Re: [HACKERS] todo: Hash index creation

2007-07-07 Thread Kenneth Marshall
On Thu, Jul 05, 2007 at 12:26:45PM +0100, Heikki Linnakangas wrote:
> Kenneth Marshall wrote:
> >I definitely agree with Tom's assessment. If we cannot need to make the
> >hash index as performant as it is in theory, none of the other refinements
> >are worth it. You would need to use BTree if you were concerned about
> >speed. (and who isn't)
> 
> I just got an idea.
> 
> Hash indexes would take much less space, and be more efficient to 
> search, if we only stored the hash of the key in the index. Such index 
> tuples would be fixed size, so we could get rid of the overhead of the 
> length-field in IndexTuple, as well as the line pointers.
> 
> Of course, the key value would need to be rechecked after fetching the 
> heap tuple, but that shouldn't be a problem assuming there's few collisions.
> 
> Another idea: when searching, we scan the whole bucket page looking for 
> matching tuples. If we stored the tuples ordered by hash value within 
> page, we could do a binary search instead.
> 
> These changes might give hash indexam the edge over b-tree it needs.
> 
> -- 
>   Heikki Linnakangas
>   EnterpriseDB   http://www.enterprisedb.com
> 
I was thinking about your idea on my commute yesterday and the new
HOT functionality. The first step would be as you suggested, store
only the hash value and the heap bucket page in the index. The check
for collisions within a hash bucket is essentially the same thing
that we do when searching for the heap tuple visible for a specific
transaction. This would mean, that with a HOT type process, the index
would not need to be updated when a non-indexed field is changed. We
treat them as another tuple in the HOT chain.

This would make typical lookups require 2 disk reads per item, the
first to get the heap location and the second to get the heap page
itself. The next step would be to have the hash function generate
the heap location directly instead of a disk read, then retrieving
an item would be one read. This would also provide for a simple
clustering based on the hash index. I am certain that there are
holes in this ideal, but it would be a logical next step.

Regards,
Ken

---(end of broadcast)---
TIP 6: explain analyze is your friend


Re: [HACKERS] todo: Hash index creation

2007-07-05 Thread Heikki Linnakangas

Kenneth Marshall wrote:

I definitely agree with Tom's assessment. If we cannot need to make the
hash index as performant as it is in theory, none of the other refinements
are worth it. You would need to use BTree if you were concerned about
speed. (and who isn't)


I just got an idea.

Hash indexes would take much less space, and be more efficient to 
search, if we only stored the hash of the key in the index. Such index 
tuples would be fixed size, so we could get rid of the overhead of the 
length-field in IndexTuple, as well as the line pointers.

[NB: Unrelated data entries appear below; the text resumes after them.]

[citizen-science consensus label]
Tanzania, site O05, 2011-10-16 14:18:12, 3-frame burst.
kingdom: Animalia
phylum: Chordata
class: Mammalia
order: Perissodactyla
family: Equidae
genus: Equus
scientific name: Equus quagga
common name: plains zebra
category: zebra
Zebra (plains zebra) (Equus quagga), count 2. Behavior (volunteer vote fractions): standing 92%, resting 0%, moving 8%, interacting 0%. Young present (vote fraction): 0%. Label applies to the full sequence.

Of course, the key value would need to be rechecked after fetching the 
heap tuple, but that shouldn't be a problem assuming there's few collisions.


Another idea: when searching, we scan the whole bucket page looking for 
matching tuples. If we stored the tuples ordered by hash value within 
page, we could do a binary search instead.

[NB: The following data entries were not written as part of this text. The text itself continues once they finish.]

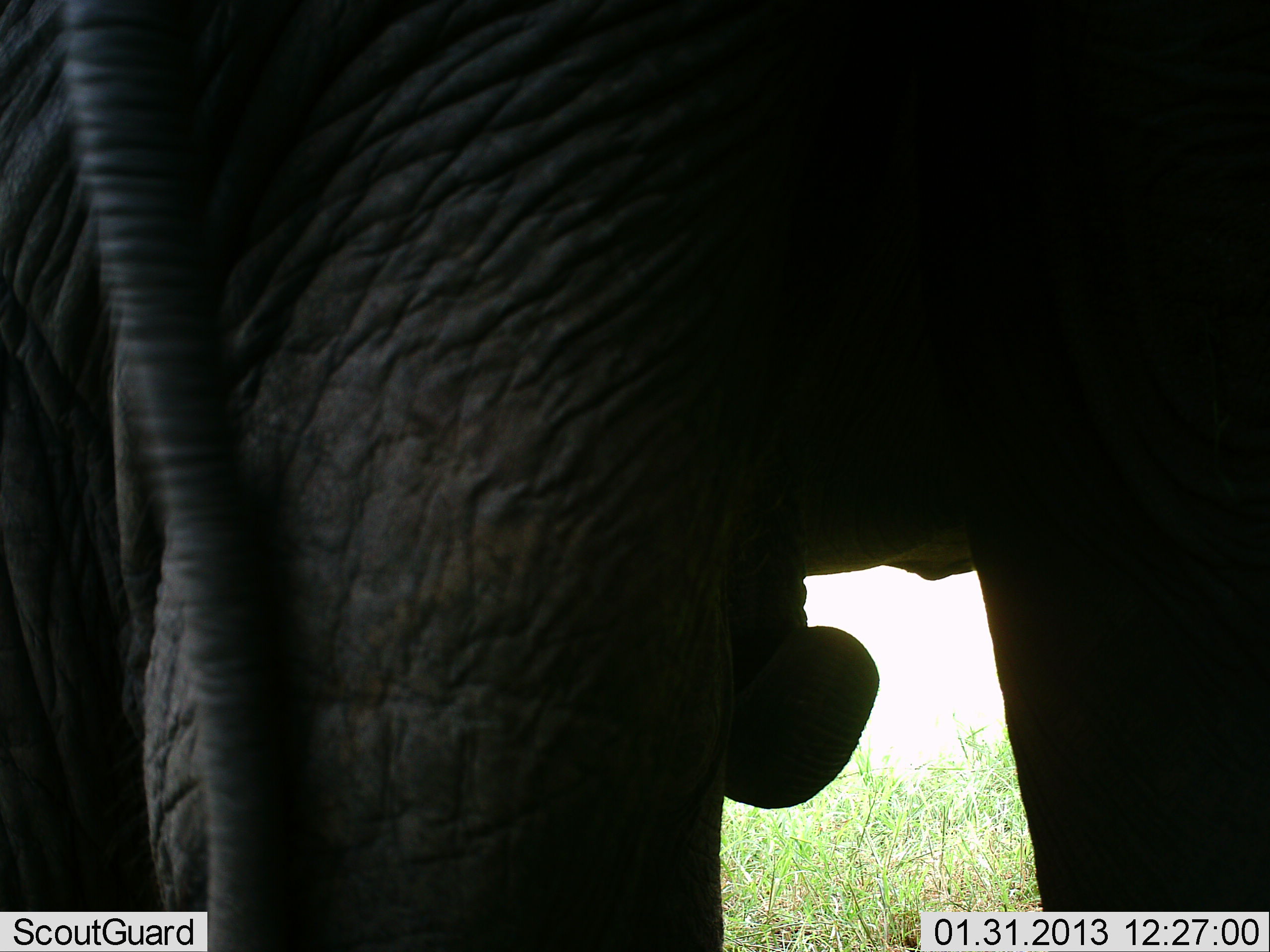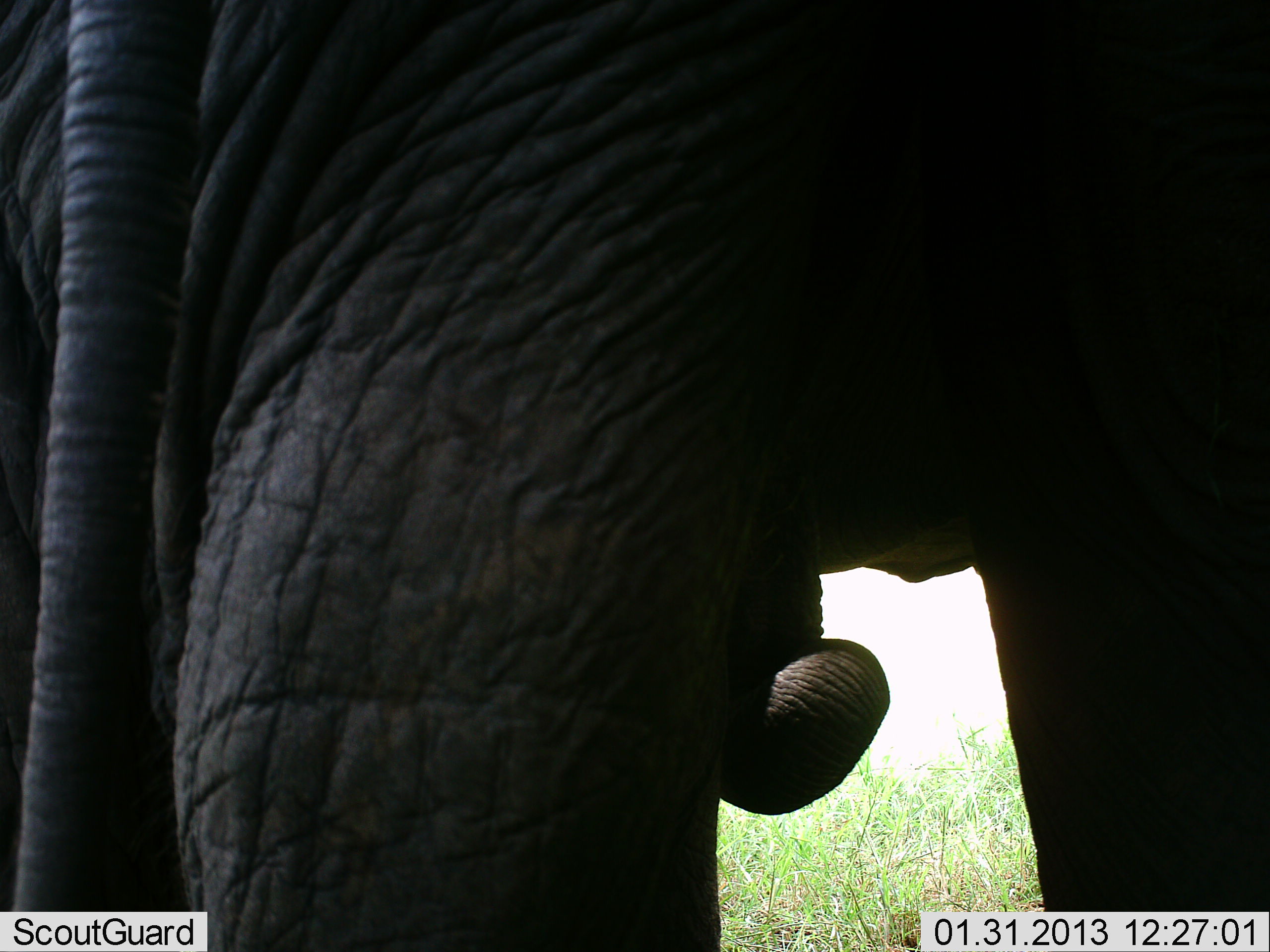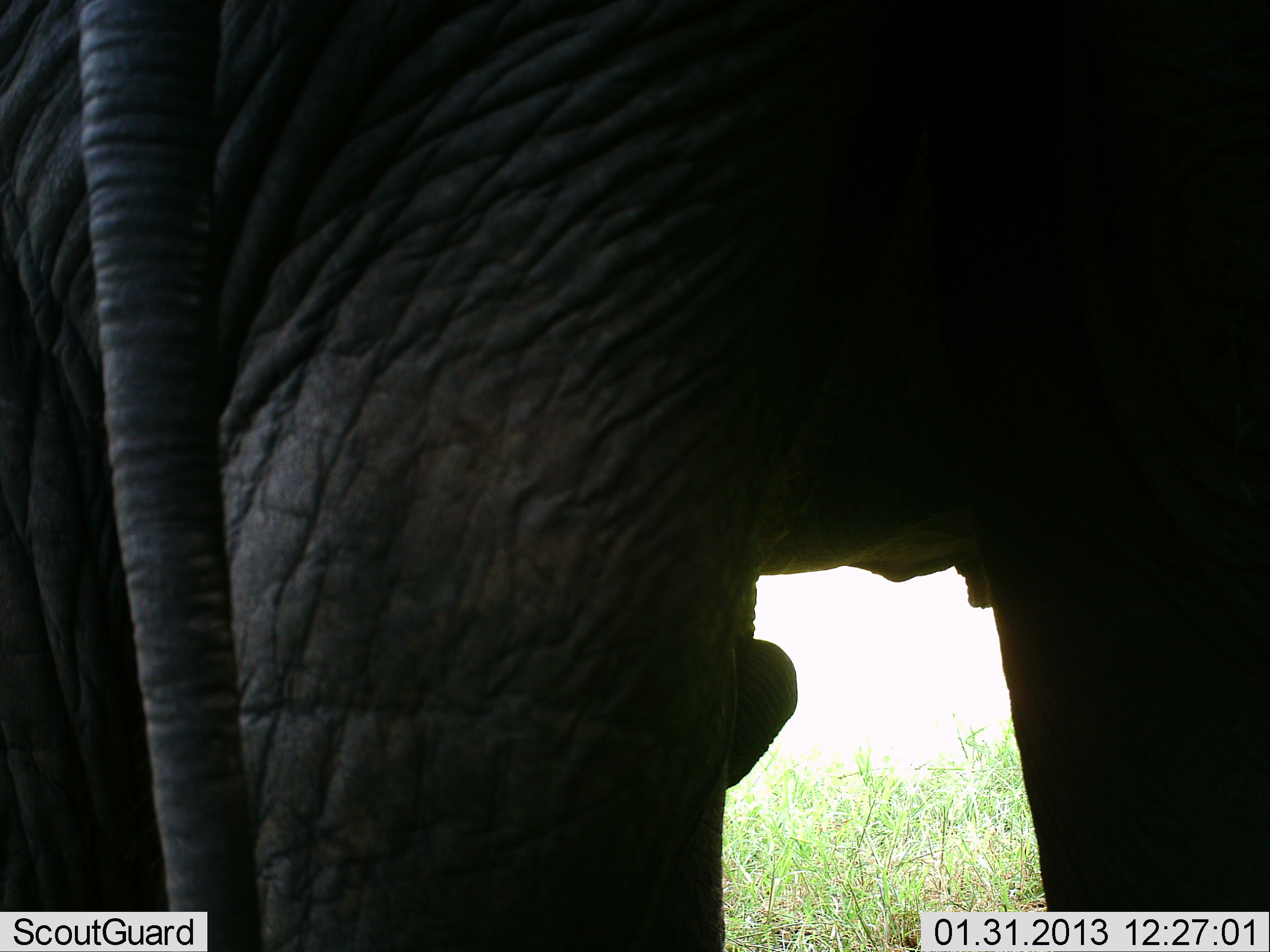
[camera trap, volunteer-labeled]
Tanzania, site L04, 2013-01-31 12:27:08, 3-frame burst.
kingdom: Animalia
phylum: Chordata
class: Mammalia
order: Proboscidea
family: Elephantidae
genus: Loxodonta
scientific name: Loxodonta africana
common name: african bush elephant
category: elephant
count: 1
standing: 82%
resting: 9%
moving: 14%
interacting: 5%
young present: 0%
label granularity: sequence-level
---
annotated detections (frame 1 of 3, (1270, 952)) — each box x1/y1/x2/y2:
animal: 0/0/1270/952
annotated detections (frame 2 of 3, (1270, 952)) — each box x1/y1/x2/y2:
animal: 2/2/1269/950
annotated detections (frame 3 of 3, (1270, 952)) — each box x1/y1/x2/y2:
animal: 0/0/1270/952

These changes might give hash indexam the edge over b-tree it needs.

--
  Heikki Linnakangas
  EnterpriseDB   http://www.enterprisedb.com

---(end of broadcast)---
TIP 2: Don't 'kill -9' the postmaster


Re: [HACKERS] todo: Hash index creation

2007-07-03 Thread Naz Gassiep




Wow... not sure how I missed that. I *did* create this schema ages ago,
perhaps it wasn't there, or at the time I had no idea what the
implications were. *shrug*
Regards,
- Naz.


Tom Lane wrote:

  Naz Gassiep <[EMAIL PROTECTED]> writes:
  
  
As a result, when creating tables containing large blocks of text I wish
to index, I've been using HASH as an index method. Please can we state
in the manual that HASH index types are in a beta stage of development
or something similar, or perhaps remove the manual entry altogether
until HASH is at a point where it is usable in production.

  
  
Uh, the manual already does say

Note: Testing has shown PostgreSQL's hash indexes to perform no better
than B-tree indexes, and the index size and build time for hash indexes
is much worse. Furthermore, hash index operations are not presently
WAL-logged, so hash indexes might need to be rebuilt with REINDEX after
a database crash. For these reasons, hash index use is presently
discouraged.

under 11.2 Index Types, as well as various derogatory remarks elsewhere.

			regards, tom lane

  





Re: [HACKERS] todo: Hash index creation

2007-07-02 Thread Hannu Krosing
Ühel kenal päeval, E, 2007-07-02 kell 04:27, kirjutas Naz Gassiep:

> I've been warned away from hash indexes before, however I had no idea
> that it's performance was that abysmal that BTREE beat it and I was
> definitely not aware that they were not included in WAL logs. I was told
> it wasn't as good as it could be, but I wasn't told it was pretty much
> an alpha piece of code.
> 
> As a result, when creating tables containing large blocks of text I wish
> to index, I've been using HASH as an index method. 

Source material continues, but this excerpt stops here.